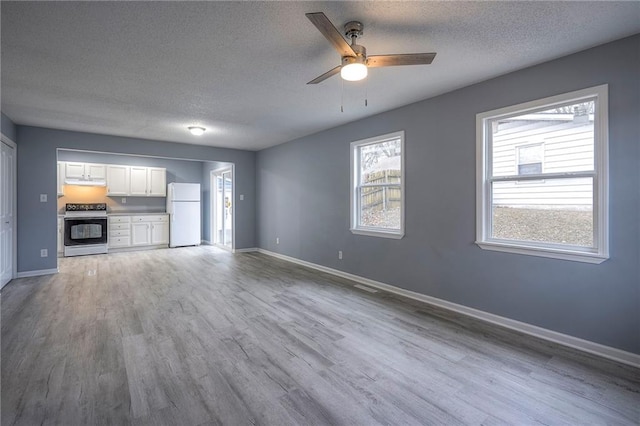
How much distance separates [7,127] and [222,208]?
14.8 ft

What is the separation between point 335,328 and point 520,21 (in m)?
2.91

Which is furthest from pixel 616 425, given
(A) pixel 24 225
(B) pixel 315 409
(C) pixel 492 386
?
(A) pixel 24 225

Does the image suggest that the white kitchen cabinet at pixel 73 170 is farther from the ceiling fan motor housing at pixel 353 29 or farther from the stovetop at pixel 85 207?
the ceiling fan motor housing at pixel 353 29

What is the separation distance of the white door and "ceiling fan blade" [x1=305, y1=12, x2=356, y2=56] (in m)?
4.97

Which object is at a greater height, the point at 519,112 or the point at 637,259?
the point at 519,112

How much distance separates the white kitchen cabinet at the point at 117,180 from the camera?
7457mm

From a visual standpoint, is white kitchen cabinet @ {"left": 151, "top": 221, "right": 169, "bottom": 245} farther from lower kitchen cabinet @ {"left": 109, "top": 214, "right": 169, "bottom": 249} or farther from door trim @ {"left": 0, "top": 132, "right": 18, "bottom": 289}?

• • • •

*Exercise instructions*:
Will you copy the listing above word for word, starting at the line that has "Which is furthest from pixel 616 425, given" and continuing through the end of the listing?

*Response to the task*:
Which is furthest from pixel 616 425, given
(A) pixel 24 225
(B) pixel 315 409
(C) pixel 492 386
?
(A) pixel 24 225

Does the image suggest that the white kitchen cabinet at pixel 73 170 is farther from the ceiling fan motor housing at pixel 353 29 or farther from the stovetop at pixel 85 207?
the ceiling fan motor housing at pixel 353 29

What is the separation distance of the white door and "ceiling fan blade" [x1=305, y1=12, x2=356, y2=56] (in m)?
4.97

Which object is at a greater height, the point at 519,112 or the point at 637,259?
the point at 519,112

How much distance separates the white kitchen cabinet at the point at 117,180 from the camera?
7457mm

From a visual standpoint, is white kitchen cabinet @ {"left": 151, "top": 221, "right": 169, "bottom": 245} farther from lower kitchen cabinet @ {"left": 109, "top": 214, "right": 169, "bottom": 249} or farther from door trim @ {"left": 0, "top": 132, "right": 18, "bottom": 289}?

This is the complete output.